RECORDS SUPPLIED: Begin
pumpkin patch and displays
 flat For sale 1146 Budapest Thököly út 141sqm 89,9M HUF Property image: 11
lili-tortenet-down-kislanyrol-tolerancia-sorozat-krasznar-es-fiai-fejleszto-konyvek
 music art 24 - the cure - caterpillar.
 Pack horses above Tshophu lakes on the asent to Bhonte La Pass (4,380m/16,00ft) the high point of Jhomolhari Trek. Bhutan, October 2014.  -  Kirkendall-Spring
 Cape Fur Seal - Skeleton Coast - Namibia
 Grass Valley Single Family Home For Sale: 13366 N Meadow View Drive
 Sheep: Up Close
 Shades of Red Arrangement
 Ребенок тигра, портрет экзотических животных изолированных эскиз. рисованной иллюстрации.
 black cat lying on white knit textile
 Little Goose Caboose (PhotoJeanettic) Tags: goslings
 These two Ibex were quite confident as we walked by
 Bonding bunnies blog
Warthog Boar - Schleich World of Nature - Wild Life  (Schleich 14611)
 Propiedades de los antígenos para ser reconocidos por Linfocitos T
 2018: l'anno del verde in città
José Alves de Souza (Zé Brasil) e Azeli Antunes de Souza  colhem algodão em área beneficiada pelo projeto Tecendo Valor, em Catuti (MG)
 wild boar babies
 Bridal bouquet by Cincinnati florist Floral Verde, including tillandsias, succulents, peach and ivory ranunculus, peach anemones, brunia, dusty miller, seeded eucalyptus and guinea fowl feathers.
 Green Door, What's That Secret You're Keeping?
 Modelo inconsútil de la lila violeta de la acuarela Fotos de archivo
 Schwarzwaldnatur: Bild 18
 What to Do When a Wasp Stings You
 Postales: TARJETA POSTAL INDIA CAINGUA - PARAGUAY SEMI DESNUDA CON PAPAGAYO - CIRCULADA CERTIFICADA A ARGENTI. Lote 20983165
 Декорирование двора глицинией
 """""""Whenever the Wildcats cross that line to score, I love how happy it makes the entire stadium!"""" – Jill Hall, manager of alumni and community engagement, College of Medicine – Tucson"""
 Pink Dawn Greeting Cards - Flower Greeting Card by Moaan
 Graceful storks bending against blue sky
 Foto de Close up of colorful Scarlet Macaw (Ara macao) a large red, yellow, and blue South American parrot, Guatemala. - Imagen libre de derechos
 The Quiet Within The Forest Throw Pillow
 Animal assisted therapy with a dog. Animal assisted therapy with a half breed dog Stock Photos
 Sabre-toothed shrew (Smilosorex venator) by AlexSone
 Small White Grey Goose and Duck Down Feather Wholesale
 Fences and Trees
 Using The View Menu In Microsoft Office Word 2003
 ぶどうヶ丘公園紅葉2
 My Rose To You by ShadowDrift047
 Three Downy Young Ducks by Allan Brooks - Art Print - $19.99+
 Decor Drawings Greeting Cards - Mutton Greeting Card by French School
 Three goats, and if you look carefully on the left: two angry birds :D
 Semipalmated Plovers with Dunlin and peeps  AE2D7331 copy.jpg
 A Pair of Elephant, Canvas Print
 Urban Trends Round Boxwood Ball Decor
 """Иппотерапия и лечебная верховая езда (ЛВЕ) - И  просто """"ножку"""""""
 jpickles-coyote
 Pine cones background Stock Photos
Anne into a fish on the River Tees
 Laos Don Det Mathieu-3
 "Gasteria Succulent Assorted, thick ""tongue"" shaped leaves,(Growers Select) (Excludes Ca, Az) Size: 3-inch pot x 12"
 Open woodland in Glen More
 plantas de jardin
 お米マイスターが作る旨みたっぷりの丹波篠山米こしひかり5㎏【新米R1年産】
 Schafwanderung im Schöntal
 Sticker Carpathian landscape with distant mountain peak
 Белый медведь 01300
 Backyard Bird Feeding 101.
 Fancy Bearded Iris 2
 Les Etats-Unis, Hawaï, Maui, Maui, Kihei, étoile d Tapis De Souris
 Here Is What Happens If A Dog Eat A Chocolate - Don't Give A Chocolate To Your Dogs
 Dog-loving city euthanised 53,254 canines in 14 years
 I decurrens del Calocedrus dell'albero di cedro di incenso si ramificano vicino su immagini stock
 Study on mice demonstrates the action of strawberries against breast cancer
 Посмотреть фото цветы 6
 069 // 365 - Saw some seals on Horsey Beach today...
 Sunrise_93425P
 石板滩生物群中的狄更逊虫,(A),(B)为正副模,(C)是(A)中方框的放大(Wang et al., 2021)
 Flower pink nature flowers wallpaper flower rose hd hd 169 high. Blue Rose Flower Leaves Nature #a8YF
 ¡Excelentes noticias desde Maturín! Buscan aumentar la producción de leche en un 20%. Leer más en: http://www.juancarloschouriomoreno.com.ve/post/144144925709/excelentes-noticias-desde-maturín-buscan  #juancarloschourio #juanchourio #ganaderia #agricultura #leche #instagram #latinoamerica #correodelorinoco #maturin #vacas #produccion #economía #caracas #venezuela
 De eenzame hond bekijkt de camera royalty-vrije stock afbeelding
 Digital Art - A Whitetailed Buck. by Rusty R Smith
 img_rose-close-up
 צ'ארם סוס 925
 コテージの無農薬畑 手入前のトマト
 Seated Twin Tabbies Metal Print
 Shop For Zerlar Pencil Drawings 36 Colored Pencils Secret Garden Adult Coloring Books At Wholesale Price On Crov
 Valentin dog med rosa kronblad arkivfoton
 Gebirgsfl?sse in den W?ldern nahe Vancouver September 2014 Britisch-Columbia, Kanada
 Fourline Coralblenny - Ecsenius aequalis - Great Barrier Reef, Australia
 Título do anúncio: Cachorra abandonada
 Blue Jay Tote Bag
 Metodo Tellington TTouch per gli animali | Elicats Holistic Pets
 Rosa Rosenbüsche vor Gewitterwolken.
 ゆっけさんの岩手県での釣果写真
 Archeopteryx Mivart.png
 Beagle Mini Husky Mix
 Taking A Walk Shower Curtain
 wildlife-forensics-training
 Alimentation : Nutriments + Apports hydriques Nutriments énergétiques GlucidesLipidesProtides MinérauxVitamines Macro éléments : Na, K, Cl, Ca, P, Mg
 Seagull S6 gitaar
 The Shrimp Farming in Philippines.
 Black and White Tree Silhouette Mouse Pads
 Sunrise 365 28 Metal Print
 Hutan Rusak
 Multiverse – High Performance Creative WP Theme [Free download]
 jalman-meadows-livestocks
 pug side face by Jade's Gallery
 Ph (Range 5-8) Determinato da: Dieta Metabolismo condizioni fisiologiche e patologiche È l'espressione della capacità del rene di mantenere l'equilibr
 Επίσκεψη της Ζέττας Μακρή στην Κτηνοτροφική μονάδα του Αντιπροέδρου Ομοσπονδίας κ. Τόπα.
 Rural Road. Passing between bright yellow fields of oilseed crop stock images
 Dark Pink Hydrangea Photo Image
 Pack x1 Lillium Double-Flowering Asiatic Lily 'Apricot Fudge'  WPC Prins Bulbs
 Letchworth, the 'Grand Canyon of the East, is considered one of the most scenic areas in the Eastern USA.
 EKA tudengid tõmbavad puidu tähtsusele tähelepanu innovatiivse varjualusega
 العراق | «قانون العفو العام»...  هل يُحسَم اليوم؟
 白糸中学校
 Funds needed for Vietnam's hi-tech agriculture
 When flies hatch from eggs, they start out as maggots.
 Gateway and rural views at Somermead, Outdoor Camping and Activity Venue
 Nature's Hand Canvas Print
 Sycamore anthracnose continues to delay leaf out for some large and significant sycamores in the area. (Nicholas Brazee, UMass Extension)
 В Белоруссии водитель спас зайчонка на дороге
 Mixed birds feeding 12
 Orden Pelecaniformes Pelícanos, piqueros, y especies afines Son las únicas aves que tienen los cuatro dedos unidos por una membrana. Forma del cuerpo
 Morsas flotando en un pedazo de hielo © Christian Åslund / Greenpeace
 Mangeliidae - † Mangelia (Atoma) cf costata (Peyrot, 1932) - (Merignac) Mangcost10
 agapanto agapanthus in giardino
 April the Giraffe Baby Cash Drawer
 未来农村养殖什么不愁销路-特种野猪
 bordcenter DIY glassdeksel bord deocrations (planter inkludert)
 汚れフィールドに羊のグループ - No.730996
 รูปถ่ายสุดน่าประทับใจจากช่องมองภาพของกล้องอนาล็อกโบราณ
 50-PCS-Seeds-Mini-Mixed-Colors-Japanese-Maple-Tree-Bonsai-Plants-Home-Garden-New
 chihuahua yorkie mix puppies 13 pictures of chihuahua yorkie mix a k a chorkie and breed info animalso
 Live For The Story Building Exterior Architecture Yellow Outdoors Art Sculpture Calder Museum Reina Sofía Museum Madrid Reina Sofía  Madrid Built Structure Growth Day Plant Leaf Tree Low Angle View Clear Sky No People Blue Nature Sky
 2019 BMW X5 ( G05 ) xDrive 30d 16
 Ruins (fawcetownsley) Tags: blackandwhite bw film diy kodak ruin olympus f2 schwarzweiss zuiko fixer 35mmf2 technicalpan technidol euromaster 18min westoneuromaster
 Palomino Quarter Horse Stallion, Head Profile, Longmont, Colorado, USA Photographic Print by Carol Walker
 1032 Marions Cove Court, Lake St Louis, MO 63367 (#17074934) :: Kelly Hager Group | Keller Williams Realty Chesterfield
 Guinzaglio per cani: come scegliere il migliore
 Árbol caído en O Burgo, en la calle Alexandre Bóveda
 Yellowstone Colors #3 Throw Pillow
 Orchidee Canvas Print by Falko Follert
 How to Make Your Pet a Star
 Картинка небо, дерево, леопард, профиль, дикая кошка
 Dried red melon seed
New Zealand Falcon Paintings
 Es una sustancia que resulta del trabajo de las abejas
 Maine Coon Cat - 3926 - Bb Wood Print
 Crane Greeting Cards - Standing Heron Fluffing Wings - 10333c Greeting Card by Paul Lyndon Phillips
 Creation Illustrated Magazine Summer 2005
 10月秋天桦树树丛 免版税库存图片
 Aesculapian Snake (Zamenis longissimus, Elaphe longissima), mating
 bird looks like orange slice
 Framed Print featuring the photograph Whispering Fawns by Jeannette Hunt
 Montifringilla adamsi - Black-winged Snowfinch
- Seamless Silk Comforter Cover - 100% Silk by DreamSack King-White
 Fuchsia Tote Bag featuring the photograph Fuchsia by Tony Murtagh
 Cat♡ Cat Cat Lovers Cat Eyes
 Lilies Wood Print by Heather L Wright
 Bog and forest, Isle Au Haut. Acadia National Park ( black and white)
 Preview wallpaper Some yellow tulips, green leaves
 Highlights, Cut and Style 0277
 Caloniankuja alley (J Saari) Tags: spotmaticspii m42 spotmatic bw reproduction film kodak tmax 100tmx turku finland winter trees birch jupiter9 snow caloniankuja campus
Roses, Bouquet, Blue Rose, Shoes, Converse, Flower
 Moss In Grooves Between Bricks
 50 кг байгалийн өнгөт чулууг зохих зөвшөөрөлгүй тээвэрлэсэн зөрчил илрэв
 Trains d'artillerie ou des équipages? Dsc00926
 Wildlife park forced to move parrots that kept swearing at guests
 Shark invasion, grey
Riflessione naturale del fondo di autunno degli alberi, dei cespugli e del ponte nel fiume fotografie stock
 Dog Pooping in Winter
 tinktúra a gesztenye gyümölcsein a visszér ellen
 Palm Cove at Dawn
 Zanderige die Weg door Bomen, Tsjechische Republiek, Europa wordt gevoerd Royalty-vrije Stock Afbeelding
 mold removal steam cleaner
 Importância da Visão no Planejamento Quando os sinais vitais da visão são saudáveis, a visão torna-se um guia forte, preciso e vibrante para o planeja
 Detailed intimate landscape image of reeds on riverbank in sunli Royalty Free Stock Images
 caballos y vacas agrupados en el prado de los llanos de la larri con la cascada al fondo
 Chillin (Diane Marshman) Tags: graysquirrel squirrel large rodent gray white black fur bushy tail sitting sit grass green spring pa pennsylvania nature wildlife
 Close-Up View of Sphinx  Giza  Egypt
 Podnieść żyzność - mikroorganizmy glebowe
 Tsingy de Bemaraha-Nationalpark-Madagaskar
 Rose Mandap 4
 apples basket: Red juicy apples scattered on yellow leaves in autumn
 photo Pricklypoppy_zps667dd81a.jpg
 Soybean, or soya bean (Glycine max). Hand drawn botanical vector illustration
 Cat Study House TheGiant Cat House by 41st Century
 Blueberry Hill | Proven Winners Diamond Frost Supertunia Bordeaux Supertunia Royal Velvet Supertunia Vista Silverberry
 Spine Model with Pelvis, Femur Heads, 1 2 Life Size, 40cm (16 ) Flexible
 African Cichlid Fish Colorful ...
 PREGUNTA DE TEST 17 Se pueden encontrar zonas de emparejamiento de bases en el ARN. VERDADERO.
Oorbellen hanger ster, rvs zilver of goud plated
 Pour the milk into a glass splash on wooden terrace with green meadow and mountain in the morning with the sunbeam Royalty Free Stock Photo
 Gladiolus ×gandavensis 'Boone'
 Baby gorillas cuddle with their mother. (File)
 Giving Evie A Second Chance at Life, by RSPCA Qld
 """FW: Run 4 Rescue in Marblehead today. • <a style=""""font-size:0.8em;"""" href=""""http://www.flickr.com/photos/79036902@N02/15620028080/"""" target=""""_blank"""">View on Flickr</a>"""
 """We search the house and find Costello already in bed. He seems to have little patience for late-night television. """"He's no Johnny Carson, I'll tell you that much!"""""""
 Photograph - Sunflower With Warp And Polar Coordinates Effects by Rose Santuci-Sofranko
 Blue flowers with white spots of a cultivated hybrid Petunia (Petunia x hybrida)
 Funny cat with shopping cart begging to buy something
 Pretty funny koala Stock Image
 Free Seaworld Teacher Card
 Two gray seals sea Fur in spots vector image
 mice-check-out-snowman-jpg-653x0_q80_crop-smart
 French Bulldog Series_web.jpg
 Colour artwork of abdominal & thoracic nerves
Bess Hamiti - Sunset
RECORDS SUPPLIED: End
WHAT THE EXERCISE ASKS:
Repeat every line of the data word for word until you have repeated the line that contains "What to Do When a Wasp Stings You", which is the last one to include.

REPLY:
pumpkin patch and displays
 flat For sale 1146 Budapest Thököly út 141sqm 89,9M HUF Property image: 11
lili-tortenet-down-kislanyrol-tolerancia-sorozat-krasznar-es-fiai-fejleszto-konyvek
 music art 24 - the cure - caterpillar.
 Pack horses above Tshophu lakes on the asent to Bhonte La Pass (4,380m/16,00ft) the high point of Jhomolhari Trek. Bhutan, October 2014.  -  Kirkendall-Spring
 Cape Fur Seal - Skeleton Coast - Namibia
 Grass Valley Single Family Home For Sale: 13366 N Meadow View Drive
 Sheep: Up Close
 Shades of Red Arrangement
 Ребенок тигра, портрет экзотических животных изолированных эскиз. рисованной иллюстрации.
 black cat lying on white knit textile
 Little Goose Caboose (PhotoJeanettic) Tags: goslings
 These two Ibex were quite confident as we walked by
 Bonding bunnies blog
Warthog Boar - Schleich World of Nature - Wild Life  (Schleich 14611)
 Propiedades de los antígenos para ser reconocidos por Linfocitos T
 2018: l'anno del verde in città
José Alves de Souza (Zé Brasil) e Azeli Antunes de Souza  colhem algodão em área beneficiada pelo projeto Tecendo Valor, em Catuti (MG)
 wild boar babies
 Bridal bouquet by Cincinnati florist Floral Verde, including tillandsias, succulents, peach and ivory ranunculus, peach anemones, brunia, dusty miller, seeded eucalyptus and guinea fowl feathers.
 Green Door, What's That Secret You're Keeping?
 Modelo inconsútil de la lila violeta de la acuarela Fotos de archivo
 Schwarzwaldnatur: Bild 18
 What to Do When a Wasp Stings You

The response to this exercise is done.